I Hate Date Processing
Fri Feb 29th 2008, 3:19pm
Today a software project I'm involved in got bit by a bug regarding FTP date processing in the Apache Common Net library (Apache Commons Net implements the client side of many basic Internet protocols. The purpose of the library is to provide fundamental protocol access). I'll quote Johan Vos' blog which summarizes the problem nicely:
I discovered that the FTPFiles that are created get a Date that is obtained by parsing the date provided by the ftp server. The Unix ftp server returns the date in the format "MMM d HH:mm". No year info is supplied. This caused problems, of course, since Feb 29 is not a valid day in the default year 1970.
Sigh, date processing just sucks. So I don't blame (much) whoever made that assumption that using 1970 as the default year was okay. And you can bet this will make the prime time news--here come all the y2k jokes all over again.

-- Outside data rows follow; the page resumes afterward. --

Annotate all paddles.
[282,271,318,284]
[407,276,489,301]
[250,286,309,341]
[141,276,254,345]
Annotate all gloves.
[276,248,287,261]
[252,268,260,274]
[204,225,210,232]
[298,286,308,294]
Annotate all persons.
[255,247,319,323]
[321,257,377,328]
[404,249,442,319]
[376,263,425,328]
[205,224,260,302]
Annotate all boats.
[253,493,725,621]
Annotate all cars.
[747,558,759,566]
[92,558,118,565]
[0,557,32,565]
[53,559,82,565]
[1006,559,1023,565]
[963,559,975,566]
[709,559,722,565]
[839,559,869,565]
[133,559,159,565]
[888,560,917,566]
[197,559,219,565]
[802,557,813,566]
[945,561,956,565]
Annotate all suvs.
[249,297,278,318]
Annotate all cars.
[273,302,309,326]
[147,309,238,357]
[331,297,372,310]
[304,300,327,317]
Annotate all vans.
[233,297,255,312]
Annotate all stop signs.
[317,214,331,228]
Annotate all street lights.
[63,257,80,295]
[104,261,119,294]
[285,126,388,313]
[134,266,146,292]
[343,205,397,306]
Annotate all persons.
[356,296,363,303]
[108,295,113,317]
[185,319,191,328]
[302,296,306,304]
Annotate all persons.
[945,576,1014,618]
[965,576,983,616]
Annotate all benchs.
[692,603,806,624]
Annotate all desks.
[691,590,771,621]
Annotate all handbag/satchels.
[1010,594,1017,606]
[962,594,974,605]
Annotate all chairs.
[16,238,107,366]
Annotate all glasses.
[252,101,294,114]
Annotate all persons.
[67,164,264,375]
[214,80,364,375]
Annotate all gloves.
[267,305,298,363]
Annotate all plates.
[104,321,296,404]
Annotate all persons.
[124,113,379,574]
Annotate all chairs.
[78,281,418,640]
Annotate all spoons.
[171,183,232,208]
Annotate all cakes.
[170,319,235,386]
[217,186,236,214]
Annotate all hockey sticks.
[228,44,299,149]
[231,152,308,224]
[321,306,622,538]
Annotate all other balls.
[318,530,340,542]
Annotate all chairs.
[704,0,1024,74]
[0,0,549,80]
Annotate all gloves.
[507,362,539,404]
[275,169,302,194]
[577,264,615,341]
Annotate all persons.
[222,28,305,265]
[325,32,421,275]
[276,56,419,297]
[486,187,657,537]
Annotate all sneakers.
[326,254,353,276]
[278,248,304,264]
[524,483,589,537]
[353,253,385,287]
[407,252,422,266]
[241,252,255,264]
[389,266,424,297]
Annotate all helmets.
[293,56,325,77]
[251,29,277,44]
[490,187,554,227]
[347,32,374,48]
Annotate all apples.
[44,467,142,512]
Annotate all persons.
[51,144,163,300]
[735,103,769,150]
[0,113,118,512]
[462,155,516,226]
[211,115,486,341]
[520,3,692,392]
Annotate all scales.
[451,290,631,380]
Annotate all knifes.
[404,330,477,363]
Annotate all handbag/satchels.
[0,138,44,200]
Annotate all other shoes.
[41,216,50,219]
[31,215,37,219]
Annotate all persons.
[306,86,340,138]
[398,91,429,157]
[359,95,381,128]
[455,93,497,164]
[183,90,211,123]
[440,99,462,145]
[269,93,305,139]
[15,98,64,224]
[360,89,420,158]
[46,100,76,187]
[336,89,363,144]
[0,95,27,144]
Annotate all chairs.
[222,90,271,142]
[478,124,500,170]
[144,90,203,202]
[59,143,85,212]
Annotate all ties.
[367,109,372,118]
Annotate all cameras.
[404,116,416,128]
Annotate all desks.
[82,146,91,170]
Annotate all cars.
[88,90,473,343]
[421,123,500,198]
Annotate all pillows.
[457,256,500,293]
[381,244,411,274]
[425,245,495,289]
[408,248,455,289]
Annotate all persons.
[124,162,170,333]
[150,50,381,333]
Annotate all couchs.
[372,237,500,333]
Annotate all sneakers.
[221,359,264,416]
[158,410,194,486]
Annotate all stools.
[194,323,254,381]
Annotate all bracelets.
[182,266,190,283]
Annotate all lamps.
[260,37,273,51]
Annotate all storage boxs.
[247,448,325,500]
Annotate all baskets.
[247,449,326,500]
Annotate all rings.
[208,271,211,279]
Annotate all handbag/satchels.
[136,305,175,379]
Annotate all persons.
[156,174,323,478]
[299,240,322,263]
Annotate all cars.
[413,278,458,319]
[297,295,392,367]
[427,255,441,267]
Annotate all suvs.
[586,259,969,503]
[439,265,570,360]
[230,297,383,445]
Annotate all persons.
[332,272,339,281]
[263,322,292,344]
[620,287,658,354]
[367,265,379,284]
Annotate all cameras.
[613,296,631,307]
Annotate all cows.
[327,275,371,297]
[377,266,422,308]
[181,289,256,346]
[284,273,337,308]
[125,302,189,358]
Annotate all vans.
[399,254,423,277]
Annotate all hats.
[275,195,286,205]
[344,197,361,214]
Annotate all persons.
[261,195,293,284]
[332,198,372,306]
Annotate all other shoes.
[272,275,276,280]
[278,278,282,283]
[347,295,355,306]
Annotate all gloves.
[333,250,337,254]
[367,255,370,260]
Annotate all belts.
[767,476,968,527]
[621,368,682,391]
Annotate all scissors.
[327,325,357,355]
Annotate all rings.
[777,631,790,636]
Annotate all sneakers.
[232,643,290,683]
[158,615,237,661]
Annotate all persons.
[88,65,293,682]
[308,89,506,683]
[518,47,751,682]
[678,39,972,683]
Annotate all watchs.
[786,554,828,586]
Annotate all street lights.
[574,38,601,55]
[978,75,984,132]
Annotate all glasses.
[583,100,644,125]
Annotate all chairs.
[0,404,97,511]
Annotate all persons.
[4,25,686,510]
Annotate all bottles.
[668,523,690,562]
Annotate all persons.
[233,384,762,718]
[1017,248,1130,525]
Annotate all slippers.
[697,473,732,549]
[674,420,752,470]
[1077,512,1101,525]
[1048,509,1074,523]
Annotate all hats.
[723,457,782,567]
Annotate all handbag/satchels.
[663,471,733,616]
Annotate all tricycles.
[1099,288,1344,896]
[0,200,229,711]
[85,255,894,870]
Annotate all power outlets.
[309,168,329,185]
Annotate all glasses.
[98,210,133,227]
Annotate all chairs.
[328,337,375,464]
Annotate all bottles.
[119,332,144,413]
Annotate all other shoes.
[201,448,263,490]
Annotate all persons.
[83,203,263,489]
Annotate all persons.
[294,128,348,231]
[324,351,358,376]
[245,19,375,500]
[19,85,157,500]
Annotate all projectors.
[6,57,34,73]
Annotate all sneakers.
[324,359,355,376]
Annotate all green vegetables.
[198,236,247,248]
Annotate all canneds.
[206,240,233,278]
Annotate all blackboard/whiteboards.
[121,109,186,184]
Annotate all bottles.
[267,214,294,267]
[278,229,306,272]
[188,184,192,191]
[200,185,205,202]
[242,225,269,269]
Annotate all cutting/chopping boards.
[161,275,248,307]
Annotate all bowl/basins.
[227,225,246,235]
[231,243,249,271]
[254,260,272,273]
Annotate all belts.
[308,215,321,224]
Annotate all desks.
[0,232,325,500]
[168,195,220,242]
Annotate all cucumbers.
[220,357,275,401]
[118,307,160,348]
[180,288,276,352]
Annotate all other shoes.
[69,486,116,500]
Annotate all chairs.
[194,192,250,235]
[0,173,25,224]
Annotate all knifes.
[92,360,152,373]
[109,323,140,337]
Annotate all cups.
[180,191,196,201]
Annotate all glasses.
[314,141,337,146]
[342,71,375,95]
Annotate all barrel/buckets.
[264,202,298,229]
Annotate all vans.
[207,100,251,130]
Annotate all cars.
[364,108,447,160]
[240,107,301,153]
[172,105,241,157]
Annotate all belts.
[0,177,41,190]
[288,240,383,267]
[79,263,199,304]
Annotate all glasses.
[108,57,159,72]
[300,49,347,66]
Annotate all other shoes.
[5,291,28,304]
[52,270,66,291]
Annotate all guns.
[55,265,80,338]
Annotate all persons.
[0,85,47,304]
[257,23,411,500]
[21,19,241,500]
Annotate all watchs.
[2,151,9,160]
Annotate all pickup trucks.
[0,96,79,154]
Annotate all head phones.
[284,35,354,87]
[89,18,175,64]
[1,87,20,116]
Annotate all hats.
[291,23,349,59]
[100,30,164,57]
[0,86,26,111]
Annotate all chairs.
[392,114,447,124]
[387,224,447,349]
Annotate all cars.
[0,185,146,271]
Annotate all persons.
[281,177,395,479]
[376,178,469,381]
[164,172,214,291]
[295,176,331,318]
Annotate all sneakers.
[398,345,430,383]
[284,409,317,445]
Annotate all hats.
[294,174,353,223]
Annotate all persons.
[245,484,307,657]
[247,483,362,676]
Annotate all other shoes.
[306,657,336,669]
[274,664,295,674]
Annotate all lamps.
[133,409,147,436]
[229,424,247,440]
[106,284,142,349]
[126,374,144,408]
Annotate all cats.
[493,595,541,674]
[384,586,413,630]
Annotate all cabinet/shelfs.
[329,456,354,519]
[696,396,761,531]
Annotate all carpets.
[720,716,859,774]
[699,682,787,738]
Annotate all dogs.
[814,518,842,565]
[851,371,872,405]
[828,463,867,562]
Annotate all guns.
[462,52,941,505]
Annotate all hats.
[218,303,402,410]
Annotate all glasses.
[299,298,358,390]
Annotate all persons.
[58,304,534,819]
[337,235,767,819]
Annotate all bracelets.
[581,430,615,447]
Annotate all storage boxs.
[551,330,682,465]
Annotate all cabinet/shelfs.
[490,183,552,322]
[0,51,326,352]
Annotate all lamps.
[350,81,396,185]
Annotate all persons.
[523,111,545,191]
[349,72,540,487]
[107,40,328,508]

So since today is a leap day, it's always good to remember the specific formula to use to determine if a year is a leap year:
Every year divisible by 4 is a leap year, unless it's divisible by 100 in which case it's not, unless it's divisible by 400 in which case it is.
This funky formula is expected to keep the Gregorian calendar in sync with the Sun for at least another 4000 years. And if we remember to use it, we can spare future generations from any y2100 bugs. For more details, Wikipedia has (as usual) a good article on the topic.